Your trucks the same size, your engines just a little bigger.


----------



## CalHvyMetl (Dec 4, 2006)

Lol, that's what she said


----------



## 88pathoffroad (Jun 6, 2004)

You have a 96 4x4 4-cyl with 4.8's? That's a new one on me. I thought all the 4x4's had 4.3 or 4.6's. Must be the 4-cyl equipment that got you those gears. 

Your build plate under the hood shows Axle Code HG48? Or is it HF48?

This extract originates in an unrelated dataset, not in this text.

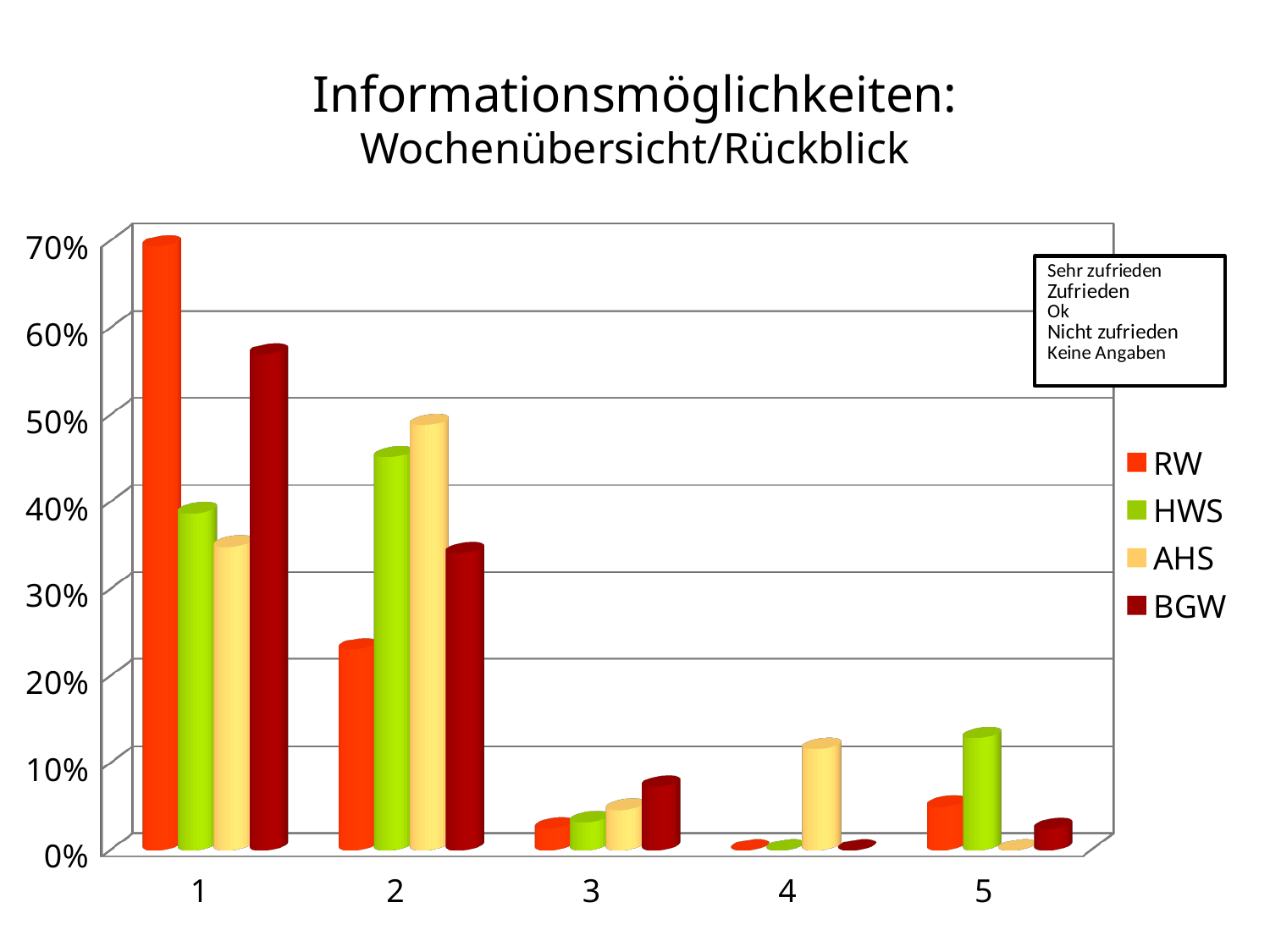
Which series has the highest value in category 4? AHS In category 1, which is larger, RW or HWS? RW Which series has the highest value in category 1? RW In which category does RW reach its highest value? 1 Is the value for RW in category 1 greater or less than 60%? greater How many categories are shown on the x axis? 5 What kind of chart is shown on the slide? bar chart Is the value for BGW in category 2 greater or less than 40%? less In category 2, which is larger, RW or BGW? BGW Is the value for HWS in category 5 greater or less than 10%? greater How many series does the legend list? 4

My GF's Toyota Matrix runs at 3200 RPM in sixth gear at 65 MPH, some engines are made to run higher RPM's for extended periods of time. It's not bad for it unless you run it hot or out of oil.


----------



## hellbent99 (May 8, 2008)

Don't take this personally but, why would you buy a truck with such low gear ratios and expect to get good mileage? I owned a '96 4X4 Nissan HB for 10 years and I got around 21 MPG mixed driving. They are underpowered.


----------



## aqha09 (Apr 25, 2008)

here is the weird part. the build plate has the rear end as hg46, but i have the original window sticker and it has the truck as" solid rear axle w/4.875 ratio" im so damn confused. looked into a set of 3.73's all total would run about 400. im to the point i really dont even care right now. 

Off the subject has anyone heard of nissan recalling these trucks? i heard a rumor about the frames being bad and nissan offering to buy them back. sounds a little funny, but i have seen stranger things happen.


----------